New Mexico Must Stand Strong and Allow Physician-Assisted Suicide

New Mexico Must Stand Strong and Allow Physician-Assisted Suicide
This post was published on the now-closed HuffPost Contributor platform. Contributors control their own work and posted freely to our site. If you need to flag this entry as abusive, send us an email.

It's one of those topics that can stir a national debate in no time: Should a person have the right to end his life when he's ready to die? In January, Judge Nan Nash ruled that doctors in New Mexico have the constitutional right to prescribe lethal drugs to help people end their lives. And although it took two months, as expected, Attorney General Gary King has formally appealed the ruling.

Organizations like the New Mexico Conference of Catholic Bishops and Voices for Family Values were outraged over the judge's ruling, pushing people to "Stand up for life," citing both moral and religious reasons. Voices for Family Values is dedicated to the protection of human life from the time of conception to the end of natural life. It promotes public policy to protect the unborn child and their mothers. In further support of life, it opposes euthanasia, physician-assisted suicide, human cloning and embryonic stem cell research.

Voices for Family Values is a Christian organization that claims to promote a biblical worldview in New Mexico. Once again, the far right is making the claim that issues like physician-assisted suicide goes against the teachings of the bible and God's will.

The Catholic Church believes if a patient chooses to end his own life, no matter how sick or how much pain he's enduring, this will severely damage his relationship with God because he is interfering with the natural process of death that was God's will. But how do they know? We have religious leaders and Christian organizations telling us what God wants with no proof to support their statements. This isn't about what God wants. This is religious zealotry masquerading as morality. This is about controlling society, and sadly it works on the masses.

Would Jesus Christ, the Prince of Peace, really want his fellow man to suffer? The problem is Christians love to quote the Bible and tell us that through God there is no suffering. They'll reference verses like Psalm 103:2 -- "God is the healer of our diseases;" Psalm 23:4 -- "God is our Comfort;" and Romans 8:18 -- "For I consider that the sufferings of this present time are not worth comparing with the glory that is to be revealed to us."
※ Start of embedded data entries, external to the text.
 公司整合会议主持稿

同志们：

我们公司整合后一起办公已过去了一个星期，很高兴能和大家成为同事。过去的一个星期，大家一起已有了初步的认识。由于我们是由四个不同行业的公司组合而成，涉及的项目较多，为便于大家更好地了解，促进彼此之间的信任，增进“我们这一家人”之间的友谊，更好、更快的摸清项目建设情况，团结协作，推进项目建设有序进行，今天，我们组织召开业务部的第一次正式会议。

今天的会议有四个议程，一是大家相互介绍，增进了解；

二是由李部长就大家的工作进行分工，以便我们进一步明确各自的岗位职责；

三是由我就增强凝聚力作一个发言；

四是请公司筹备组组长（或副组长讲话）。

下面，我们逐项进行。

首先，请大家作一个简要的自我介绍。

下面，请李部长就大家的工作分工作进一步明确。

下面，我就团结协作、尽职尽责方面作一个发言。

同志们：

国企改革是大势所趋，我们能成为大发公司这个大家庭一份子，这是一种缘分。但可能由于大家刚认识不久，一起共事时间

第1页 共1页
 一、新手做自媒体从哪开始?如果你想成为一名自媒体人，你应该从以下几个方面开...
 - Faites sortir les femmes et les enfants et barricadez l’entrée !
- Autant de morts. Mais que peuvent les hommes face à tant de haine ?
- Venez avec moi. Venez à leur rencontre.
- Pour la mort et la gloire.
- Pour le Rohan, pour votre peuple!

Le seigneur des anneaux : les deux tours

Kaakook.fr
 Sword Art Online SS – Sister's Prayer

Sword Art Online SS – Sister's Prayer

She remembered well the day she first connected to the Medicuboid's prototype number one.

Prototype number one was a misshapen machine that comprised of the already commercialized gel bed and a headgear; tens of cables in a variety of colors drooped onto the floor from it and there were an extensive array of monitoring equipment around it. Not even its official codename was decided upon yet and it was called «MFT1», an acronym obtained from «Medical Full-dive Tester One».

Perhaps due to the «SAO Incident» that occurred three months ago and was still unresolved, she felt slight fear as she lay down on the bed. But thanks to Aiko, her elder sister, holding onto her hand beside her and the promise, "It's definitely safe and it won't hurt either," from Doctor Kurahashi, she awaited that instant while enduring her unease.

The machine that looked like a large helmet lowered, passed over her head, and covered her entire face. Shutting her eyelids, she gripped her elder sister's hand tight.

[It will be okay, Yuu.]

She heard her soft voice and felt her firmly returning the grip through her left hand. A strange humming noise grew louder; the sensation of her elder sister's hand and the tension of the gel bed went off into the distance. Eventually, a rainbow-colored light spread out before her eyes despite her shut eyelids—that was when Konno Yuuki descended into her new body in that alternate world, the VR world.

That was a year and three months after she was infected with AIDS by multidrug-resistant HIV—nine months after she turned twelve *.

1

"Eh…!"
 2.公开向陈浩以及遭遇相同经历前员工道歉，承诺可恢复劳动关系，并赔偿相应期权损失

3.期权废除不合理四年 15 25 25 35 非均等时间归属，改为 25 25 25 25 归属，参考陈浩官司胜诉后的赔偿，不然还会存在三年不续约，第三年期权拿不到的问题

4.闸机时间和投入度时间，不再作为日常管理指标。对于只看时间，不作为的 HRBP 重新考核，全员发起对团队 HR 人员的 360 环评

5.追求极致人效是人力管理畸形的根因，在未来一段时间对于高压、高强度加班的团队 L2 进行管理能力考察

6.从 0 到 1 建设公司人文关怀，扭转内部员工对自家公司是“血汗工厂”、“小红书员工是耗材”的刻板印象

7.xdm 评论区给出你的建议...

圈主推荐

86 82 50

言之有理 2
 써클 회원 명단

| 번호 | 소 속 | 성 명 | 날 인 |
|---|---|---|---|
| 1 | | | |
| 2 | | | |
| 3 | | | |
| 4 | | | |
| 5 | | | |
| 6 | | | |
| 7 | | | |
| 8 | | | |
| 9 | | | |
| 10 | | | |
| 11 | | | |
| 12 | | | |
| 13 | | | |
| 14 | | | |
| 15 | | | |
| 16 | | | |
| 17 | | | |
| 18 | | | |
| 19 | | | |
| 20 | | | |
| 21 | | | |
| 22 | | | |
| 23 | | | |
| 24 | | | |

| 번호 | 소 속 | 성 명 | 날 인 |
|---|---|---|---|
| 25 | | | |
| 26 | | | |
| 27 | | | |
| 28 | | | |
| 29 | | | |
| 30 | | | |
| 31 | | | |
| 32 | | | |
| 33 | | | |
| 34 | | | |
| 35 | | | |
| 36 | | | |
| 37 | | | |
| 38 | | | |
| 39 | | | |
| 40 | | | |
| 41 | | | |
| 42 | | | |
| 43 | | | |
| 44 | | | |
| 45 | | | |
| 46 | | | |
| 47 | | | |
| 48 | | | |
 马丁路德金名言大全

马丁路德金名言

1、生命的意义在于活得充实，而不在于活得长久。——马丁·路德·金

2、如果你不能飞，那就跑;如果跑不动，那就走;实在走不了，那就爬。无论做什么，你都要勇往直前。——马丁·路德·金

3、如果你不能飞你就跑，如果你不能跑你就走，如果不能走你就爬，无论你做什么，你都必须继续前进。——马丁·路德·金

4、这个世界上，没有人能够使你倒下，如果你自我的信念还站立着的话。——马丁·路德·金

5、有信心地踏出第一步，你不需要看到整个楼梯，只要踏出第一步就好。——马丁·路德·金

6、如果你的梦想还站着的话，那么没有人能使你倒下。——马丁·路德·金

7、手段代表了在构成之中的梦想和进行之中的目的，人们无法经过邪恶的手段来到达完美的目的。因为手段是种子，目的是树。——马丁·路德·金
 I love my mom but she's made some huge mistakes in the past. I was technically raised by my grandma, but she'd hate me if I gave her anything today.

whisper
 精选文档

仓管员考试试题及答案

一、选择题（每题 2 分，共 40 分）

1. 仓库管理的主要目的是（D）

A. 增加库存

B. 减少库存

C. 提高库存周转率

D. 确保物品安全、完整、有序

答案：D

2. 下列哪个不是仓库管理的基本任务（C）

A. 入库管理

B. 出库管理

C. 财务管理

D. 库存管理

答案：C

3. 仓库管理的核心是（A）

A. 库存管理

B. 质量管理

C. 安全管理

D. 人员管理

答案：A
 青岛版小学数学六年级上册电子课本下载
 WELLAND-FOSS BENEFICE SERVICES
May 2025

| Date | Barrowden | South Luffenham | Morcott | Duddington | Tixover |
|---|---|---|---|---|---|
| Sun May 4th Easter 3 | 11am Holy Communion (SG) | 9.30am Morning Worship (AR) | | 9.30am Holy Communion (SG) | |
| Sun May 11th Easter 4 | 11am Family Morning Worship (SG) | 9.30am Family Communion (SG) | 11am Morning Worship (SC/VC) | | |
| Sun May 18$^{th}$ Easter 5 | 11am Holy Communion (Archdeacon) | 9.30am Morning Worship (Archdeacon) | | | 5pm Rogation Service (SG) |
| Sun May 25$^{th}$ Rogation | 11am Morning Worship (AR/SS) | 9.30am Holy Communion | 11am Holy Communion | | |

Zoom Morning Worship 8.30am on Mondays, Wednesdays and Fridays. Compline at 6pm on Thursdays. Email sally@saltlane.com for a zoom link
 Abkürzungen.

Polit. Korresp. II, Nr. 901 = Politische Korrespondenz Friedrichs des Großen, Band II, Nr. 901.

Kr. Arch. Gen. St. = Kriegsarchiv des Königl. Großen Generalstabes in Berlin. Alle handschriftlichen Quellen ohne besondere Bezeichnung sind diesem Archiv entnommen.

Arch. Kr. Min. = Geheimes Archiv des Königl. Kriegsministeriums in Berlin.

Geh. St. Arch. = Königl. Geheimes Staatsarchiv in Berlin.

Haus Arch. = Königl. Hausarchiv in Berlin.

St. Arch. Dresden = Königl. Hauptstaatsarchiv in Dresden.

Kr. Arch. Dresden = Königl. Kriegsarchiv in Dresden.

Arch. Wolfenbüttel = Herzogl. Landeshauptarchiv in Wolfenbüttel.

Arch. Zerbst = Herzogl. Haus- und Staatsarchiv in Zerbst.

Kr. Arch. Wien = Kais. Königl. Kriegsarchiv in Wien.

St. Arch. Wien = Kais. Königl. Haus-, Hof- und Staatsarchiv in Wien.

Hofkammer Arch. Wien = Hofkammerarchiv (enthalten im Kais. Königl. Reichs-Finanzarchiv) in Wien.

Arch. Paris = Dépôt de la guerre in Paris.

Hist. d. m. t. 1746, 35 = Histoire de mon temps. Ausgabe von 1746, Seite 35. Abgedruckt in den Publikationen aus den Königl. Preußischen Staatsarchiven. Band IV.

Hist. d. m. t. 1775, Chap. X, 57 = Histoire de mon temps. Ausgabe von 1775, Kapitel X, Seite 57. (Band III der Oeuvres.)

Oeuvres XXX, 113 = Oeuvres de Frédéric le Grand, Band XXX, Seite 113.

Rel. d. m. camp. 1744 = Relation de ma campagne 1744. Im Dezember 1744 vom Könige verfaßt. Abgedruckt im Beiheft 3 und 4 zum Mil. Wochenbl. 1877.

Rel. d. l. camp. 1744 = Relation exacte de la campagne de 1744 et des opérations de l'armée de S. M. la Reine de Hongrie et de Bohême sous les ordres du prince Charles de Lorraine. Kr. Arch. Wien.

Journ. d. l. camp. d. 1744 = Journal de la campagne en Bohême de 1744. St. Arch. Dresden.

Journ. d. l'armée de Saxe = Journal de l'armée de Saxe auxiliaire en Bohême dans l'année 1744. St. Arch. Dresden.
Believe what you want; after all, we live in a country that allows us the freedom to believe in any God we choose, any religion we want or anything else. If you believe in a natural death, then by all means, have your natural death. However, let's look at the equation through the eyes of critical thinking. Many terminally ill patients don't want to suffer. They don't want to go through the excruciating pain and agony -- and they shouldn't have to. Maybe you are against physician-assisted suicide now, but when you're confined to a wheelchair or a bed, rely on a feeding tube to keep you nourished, can't speak or move your body and the pain is so overwhelming, you might have a different opinion. If it's only a matter of days, weeks or months, and there is absolutely no chance for survival and the suffering is so great, the patient should have the option to die peacefully when he's ready. For animals it's humane; for humans it's a capital offense. Where is the logic in that?

Aja Riggs, a cancer patient and plaintiff in the 2012 lawsuit against New Mexico, said, "Most Americans want to die peacefully at home, surrounded by loved ones, not die in agony in a hospital. If my cancer returns and I face intolerable suffering, I want the option to cut it short, and to die peacefully at home."

The question is: Do we control our lives and decide when to end it? Or do we leave that decision to the government, God or anyone else? With an appeal filed, a higher court will have to decide whether doctor-assisted suicide becomes the law in New Mexico.

We need more thinking people to stand up and start pushing back on issues that involve human suffering. We should all be able to live and die on our own terms.